Set task 1:
Reproduce verbatim the passage of the article on fault tolerance that begins with "To be, or not" and ends with "vs. fault intolerance’.".

Excerpt provided:

— begin —

To be, or not to be fault tolerant! Or fault intolerant?

Posted on Updated on

IMG_20180723_183441Semiconductors is a tough business, and definitely not for the faint hearted, said Suman Narayan, senior VP, for Semiconductors, IoT and Analytics, Cyient. If you are in DFT, you are in the insurance business. He was moderating a panel discussion on ‘fault tolerance vs. fault intolerance’.

Rubin Parekhji, senior technologist, Texas Instruments, said that a system is fault tolerant if there is no error. An app is fault tolerant if there is no intolerant fault. An affordable system should be fault tolerant. Which faults are important? How are hardware-software fault tolerant? For instance, if not done well, it will lead to bulky devices. There is a need to optimize and differentiate. There is a need to build fault tolerant systems using fault intolerant building blocks.

Jais Abraham, director of engineering, Qualcomm, said that device complexity has increased 6X times since 2010. There is a disproportionate increase in test cost vs. node shrink benefits. Are we good at fault finding? It’s our fault. Be intolerant to faults, but don’t be maniacal. Think of the entire gamut of testing. Think of the system, and not just the chip. Think of the manufacturing quality, and find remedies. Fault tolerance may mean testing enough such that it meets the quality requirements of customers, who are becoming intolerant. We continue to invest in fault tolerance architectures.

— end —

Provided data:
— begin —

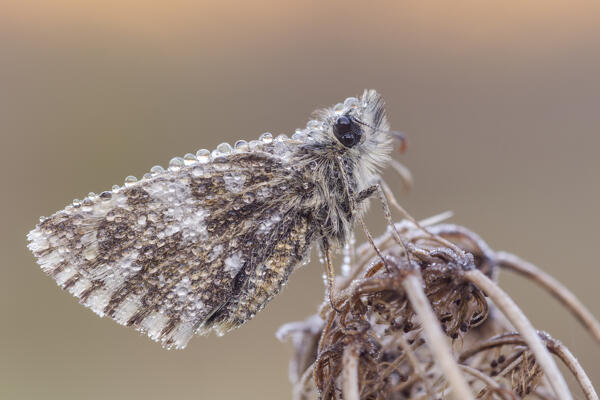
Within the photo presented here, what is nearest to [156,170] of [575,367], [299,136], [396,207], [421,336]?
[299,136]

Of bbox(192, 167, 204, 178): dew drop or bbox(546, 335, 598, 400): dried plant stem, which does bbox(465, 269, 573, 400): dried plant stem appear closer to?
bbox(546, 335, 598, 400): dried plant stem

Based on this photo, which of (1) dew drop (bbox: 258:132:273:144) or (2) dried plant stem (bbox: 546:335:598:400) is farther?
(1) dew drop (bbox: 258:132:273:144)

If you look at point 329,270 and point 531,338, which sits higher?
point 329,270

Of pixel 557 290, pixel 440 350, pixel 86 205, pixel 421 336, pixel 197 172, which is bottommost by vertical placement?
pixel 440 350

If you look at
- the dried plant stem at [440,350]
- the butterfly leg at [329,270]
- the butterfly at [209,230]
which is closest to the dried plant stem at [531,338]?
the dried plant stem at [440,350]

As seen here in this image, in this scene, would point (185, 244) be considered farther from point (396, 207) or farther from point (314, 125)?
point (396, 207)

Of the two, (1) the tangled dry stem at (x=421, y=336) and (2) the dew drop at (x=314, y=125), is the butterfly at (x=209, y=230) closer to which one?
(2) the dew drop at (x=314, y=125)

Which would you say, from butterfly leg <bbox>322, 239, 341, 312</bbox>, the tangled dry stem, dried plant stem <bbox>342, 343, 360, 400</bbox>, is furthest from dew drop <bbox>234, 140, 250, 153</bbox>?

— end —

Set task 2:
How many lines of the listing contain the string "butterfly"? Reply with the number alone.

Right answer 1:
To be, or not to be fault tolerant! Or fault intolerant?

Posted on Updated on

IMG_20180723_183441Semiconductors is a tough business, and definitely not for the faint hearted, said Suman Narayan, senior VP, for Semiconductors, IoT and Analytics, Cyient. If you are in DFT, you are in the insurance business. He was moderating a panel discussion on ‘fault tolerance vs. fault intolerance’.

Right answer 2:
4